I'll use the `embed_map()` function to visualize our maps.

In [2]:
def embed_map(m, file_name):
    from IPython.display import IFrame
    m.save(file_name)
    return IFrame(file_name, width='100%', height='500px')

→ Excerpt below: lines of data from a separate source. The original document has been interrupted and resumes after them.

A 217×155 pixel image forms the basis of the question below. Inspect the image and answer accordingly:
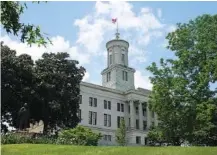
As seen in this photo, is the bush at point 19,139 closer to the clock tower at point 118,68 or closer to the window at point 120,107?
the window at point 120,107

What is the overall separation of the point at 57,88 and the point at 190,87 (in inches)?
586

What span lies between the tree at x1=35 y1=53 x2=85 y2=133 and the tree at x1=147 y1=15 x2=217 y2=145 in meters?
10.1

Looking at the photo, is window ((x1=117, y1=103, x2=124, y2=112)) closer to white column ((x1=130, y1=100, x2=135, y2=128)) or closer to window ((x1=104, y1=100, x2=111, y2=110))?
window ((x1=104, y1=100, x2=111, y2=110))

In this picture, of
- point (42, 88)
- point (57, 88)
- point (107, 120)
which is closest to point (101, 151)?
point (42, 88)

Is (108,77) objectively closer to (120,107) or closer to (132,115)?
(120,107)

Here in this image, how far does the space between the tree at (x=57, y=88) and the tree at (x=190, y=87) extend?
10.1m

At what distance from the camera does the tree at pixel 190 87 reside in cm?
3734

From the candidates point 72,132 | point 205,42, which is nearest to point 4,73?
point 72,132

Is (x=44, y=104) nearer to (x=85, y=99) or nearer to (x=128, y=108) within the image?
(x=85, y=99)

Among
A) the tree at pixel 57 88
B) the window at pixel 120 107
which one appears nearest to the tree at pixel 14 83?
the tree at pixel 57 88

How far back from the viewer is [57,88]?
4709 cm

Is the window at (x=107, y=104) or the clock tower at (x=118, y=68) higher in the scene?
the clock tower at (x=118, y=68)

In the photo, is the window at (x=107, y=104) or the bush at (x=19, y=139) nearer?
the bush at (x=19, y=139)

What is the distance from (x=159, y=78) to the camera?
40.7 meters
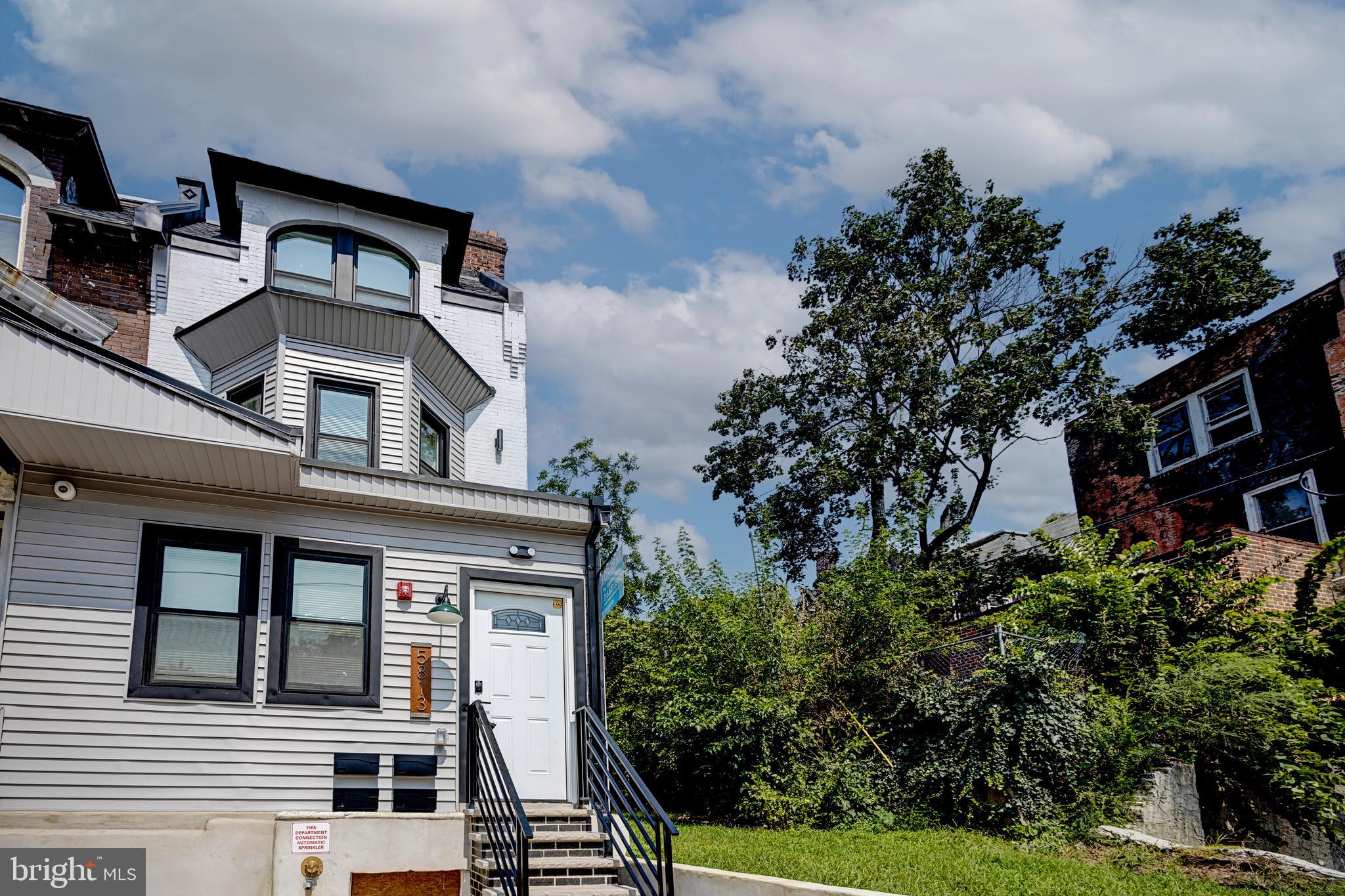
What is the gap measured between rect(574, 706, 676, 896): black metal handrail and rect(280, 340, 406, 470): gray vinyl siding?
3.87 metres

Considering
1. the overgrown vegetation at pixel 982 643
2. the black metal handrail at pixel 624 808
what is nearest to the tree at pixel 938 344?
the overgrown vegetation at pixel 982 643

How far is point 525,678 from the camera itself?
957cm

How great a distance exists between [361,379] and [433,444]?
53.5 inches

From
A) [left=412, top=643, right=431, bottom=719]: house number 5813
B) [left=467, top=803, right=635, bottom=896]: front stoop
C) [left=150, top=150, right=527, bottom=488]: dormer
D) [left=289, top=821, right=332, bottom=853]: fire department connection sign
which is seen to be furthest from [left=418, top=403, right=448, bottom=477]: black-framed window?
[left=289, top=821, right=332, bottom=853]: fire department connection sign

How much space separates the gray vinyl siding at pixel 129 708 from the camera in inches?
298

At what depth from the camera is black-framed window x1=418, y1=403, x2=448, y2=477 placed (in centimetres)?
1212

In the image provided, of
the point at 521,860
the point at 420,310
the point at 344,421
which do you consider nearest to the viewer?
the point at 521,860

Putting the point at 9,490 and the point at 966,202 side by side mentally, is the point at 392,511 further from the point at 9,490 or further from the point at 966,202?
the point at 966,202

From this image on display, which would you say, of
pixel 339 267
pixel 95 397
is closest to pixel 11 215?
pixel 339 267

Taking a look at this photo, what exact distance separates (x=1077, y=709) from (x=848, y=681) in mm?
3161

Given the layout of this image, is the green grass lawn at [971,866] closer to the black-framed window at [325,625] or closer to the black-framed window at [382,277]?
the black-framed window at [325,625]

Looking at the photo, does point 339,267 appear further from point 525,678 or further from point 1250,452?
point 1250,452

## Visualizing the collision data.

Loading NYC 'collisions' data tracking motor vehicle collisions in 2013-2018


In [3]:
collisions = gpd.read_file("NYPD_Motor_Vehicle_Collisions/NYPD_Motor_Vehicle_Collisions.shp")
collisions.head()

Unnamed: 0,DATE,TIME,BOROUGH,ZIP CODE,LATITUDE,LONGITUDE,LOCATION,ON STREET,CROSS STRE,OFF STREET,...,CONTRIBU_2,CONTRIBU_3,CONTRIBU_4,UNIQUE KEY,VEHICLE TY,VEHICLE _1,VEHICLE _2,VEHICLE _3,VEHICLE _4,geometry
0,07/30/2019,0:00,BRONX,10464.0,40.8411,-73.78496,"(40.8411, -73.78496)",,,121 PILOT STREET,...,Unspecified,,,4180045,Sedan,Station Wagon/Sport Utility Vehicle,Station Wagon/Sport Utility Vehicle,,,POINT (1043750.211 245785.815)
1,07/30/2019,0:10,QUEENS,11423.0,40.710827,-73.77066,"(40.710827, -73.77066)",JAMAICA AVENUE,188 STREET,,...,,,,4180007,Sedan,Sedan,,,,POINT (1047831.185 198333.171)
2,07/30/2019,0:25,,,40.880318,-73.841286,"(40.880318, -73.841286)",BOSTON ROAD,,,...,,,,4179575,Sedan,Station Wagon/Sport Utility Vehicle,,,,POINT (1028139.293 260041.178)
3,07/30/2019,0:35,MANHATTAN,10036.0,40.756744,-73.98459,"(40.756744, -73.98459)",,,155 WEST 44 STREET,...,,,,4179544,Box Truck,Station Wagon/Sport Utility Vehicle,,,,POINT (988519.261 214979.320)
4,07/30/2019,10:00,BROOKLYN,11223.0,40.60009,-73.96591,"(40.60009, -73.96591)",AVENUE T,OCEAN PARKWAY,,...,,,,4180660,Station Wagon/Sport Utility Vehicle,Bike,,,,POINT (993716.669 157907.212)


In [4]:
len(collisions)

261905

Using the "LATITUDE" and "LONGITUDE" columns to create an interactive map to visualize the collision data.

In [5]:
m_1 = folium.Map(location=[40.7, -74], zoom_start=11) 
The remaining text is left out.